I'm going to quibble with your last point. A decision tree can, absolutely class...

I'm going to quibble with your last point. A decision tree can, absolutely classify images. Depending on exactly how you specify the problem it can do so exactly as well as a neural network. It would just either be a lot less space efficient.

No free lunch isn't about choosing the right biases, it says that a single model cannot solve every problem. And in fact any solver will have accuracy equivalent to chance when averaged across all problems. Here's an example:

There are four possible one bit to one bit functions, I and ~ (the identity and inverse functions), as well as T and F (True and False). If you create a truth table for all four of those functions:

    func  input  output
    I     0    | 0
    I     1    | 1
    ~     0    | 1
    ~     1    | 0
    T     0    | 1
    T     1    | 1
    F     0    | 0
    F     1    | 0

You'll notice that the output column contains an equal number of one bits and zero bits. This is true for any input size on binary functions, and in general if you extend the definition from "one bits and zero bits" to "equal number of each possible output class" it is true for functions of any output size.

That's what the No Free Lunch theorem states: that across all possible functions in your space, you can do no better than chance, because for any function F that you approximate exactly, I can define a function "!F" (or in a non-binary space, a family of functions) which you are exactly 0% accurate on. This is true no matter the algorithm or assumptions you choose.

Similarly, I can define a classification algorithm that has no implicit assumptions about what I am classifying, other than that it can be classified, but still achieves 100% accuracy on any specific problem I apply it to:

For every possible input in your function space, get the ground truth label from some external function, throw those all into a mapping (a very, very large mapping) and then just look up the input in the mapping when requested.

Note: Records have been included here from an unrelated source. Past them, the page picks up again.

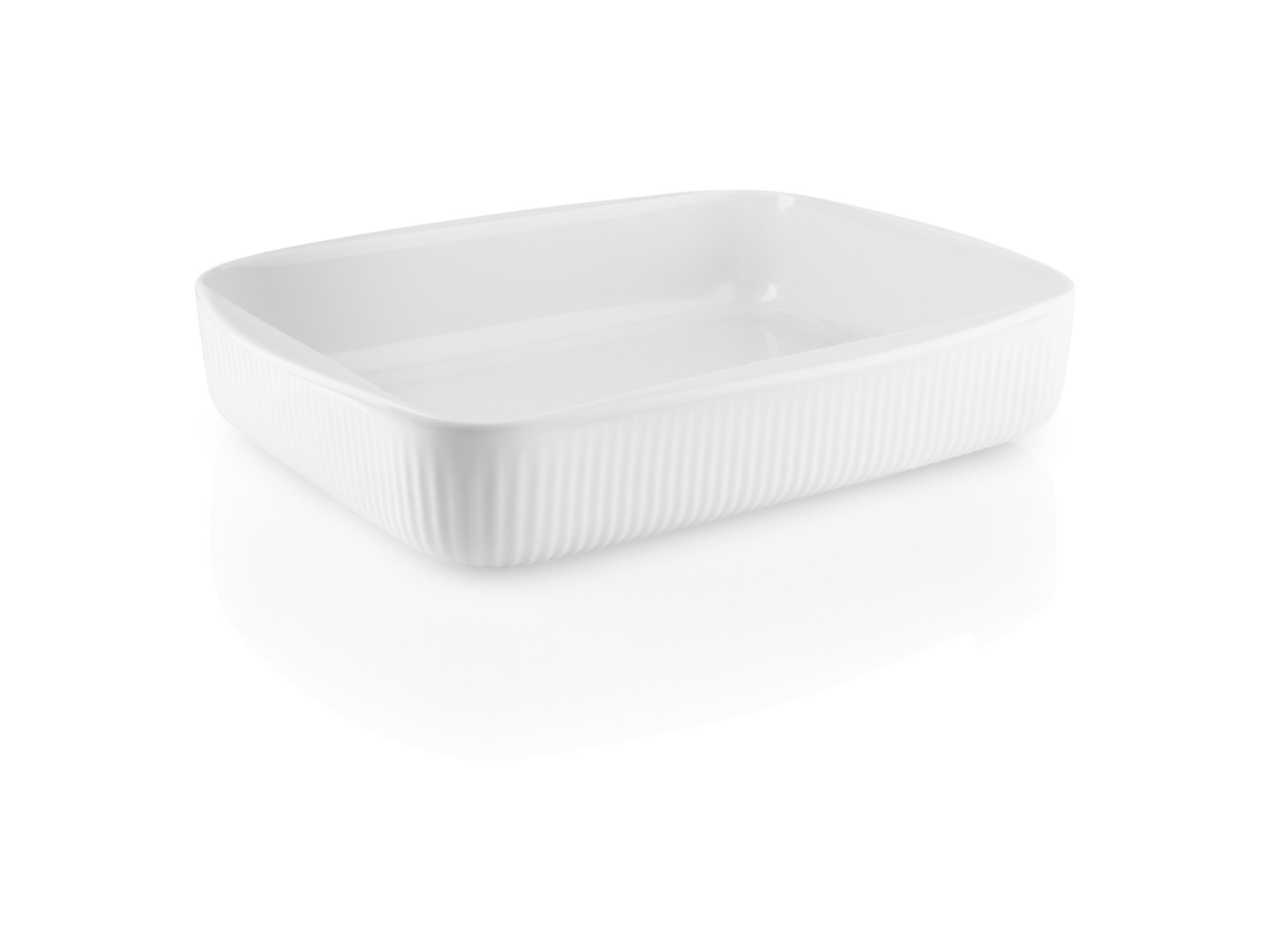 Legio Nova Ildfast fat mellom
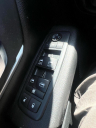 Thumbnail image of 2020 Ram 1500 at Showcase Auto Sales LLC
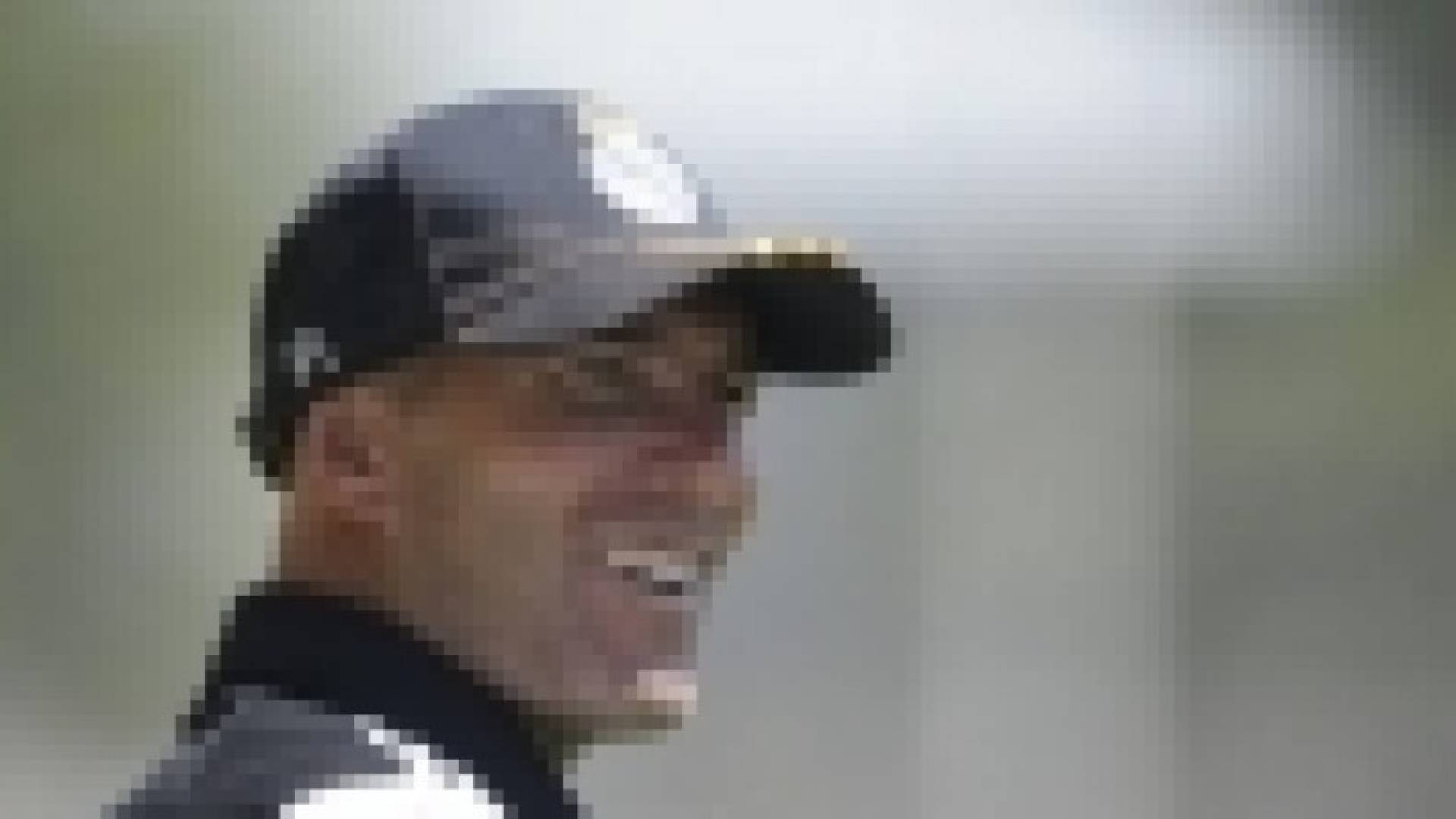 زيدان معجب بقيادة بينتيز لريال مدريد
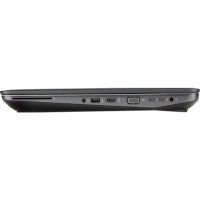 HP ZBook 17 G3 T7V66EA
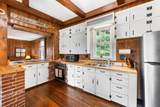 223 Cold Spring Rd - Photo 13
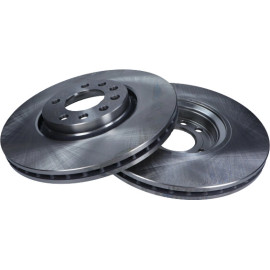 MAXGEAR Bremsscheibe 19-1019 Opel Zafira B/Astra H/Meriva B 1.6/1.7/1.9Cdti 308 mm MAXGEAR Bremsscheibe 19-1019 Opel Zafira B/Astra H/Meriva B 1.6/1.7/1.9Cdti 308 mm
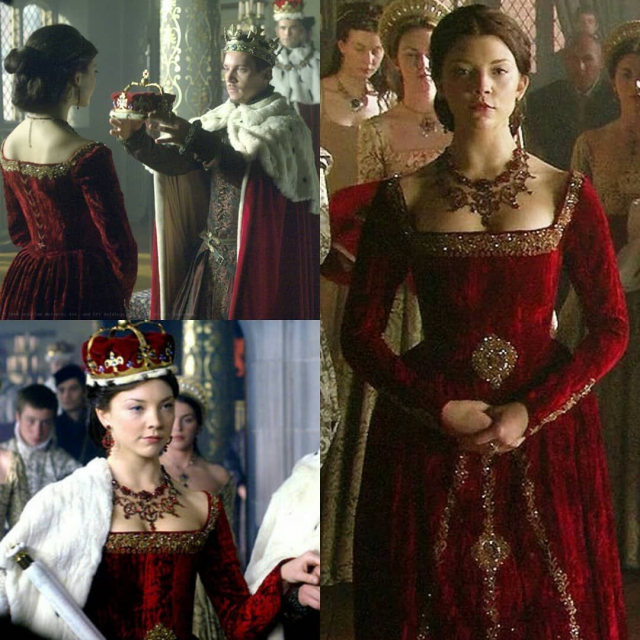 cococookie01's tweet photo. OTD 1st September 1532 by Letters Patent, Anne Boleyn is created Marquess of Pembroke by Henry VIII 👑 #anneboleyn #theladyanne #marquessofpembroke #henryviii #thecrownedfalcon https://t.co/gJ68zWmYsK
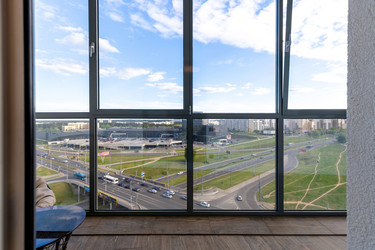 Similar image 22192595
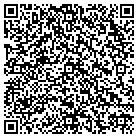 QR code with Conn's Appliances contacts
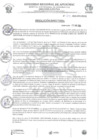 Vista preliminar de documento RESOLUCION DIRECTORAL N 391-2024-HSR-AND-DE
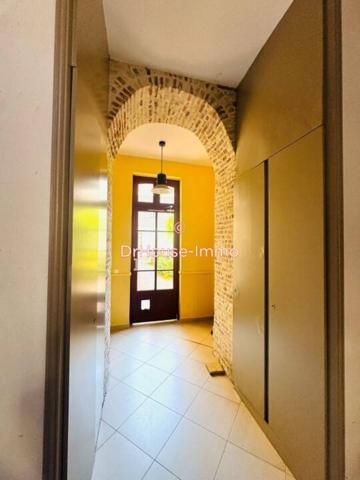 Appartement à vendre 2 pièces de 87 m²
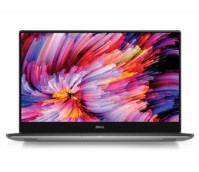 Dell®XPS 15XP-RD33-10319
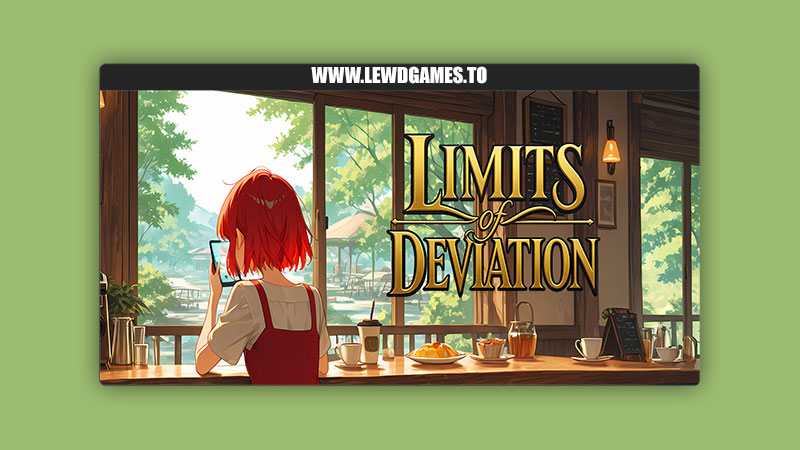 Limits of Deviation WinkingSquid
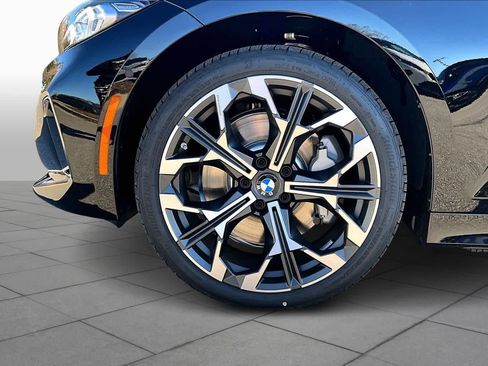 Used 2026 BMW 330i xDrive Sedan w/ Convenience Package image 11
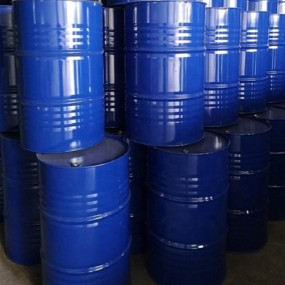 Styrene Phenol Antioxidant Factory - SP Rubber Epoxy Resin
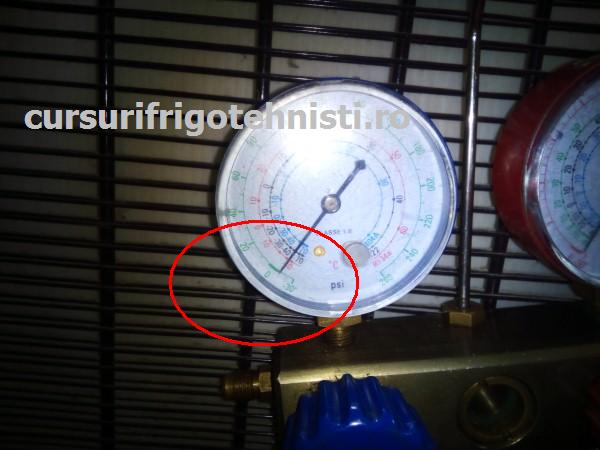 Pai este un R600 si munceste in vacum (Custom).jpg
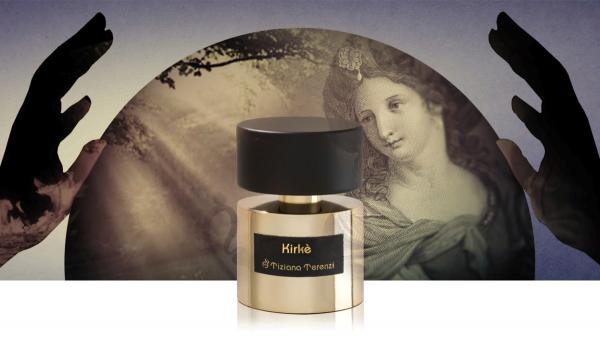 2021年時尚女孩都用什麼香水：現在最流行的香水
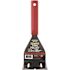 Zenith Trim Puller Tool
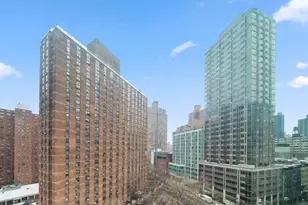 340 E 93rd St, New York City, NY 10128 - Photo 10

For image classification, this means a mapping of all possible NxN images to a boolean: "Contains dog". You might even, as an optimization make this more space efficient by picking certain pixels that are more impactful and looking at them first, so that you don't have to store every image. That sounds an awful lot like a decision tree ;)

Tl'dr: 'No Free Lunch' has nothing to do with the efficiency of the encoding, but instead with the ability to have a perfect agent that can solve every problem.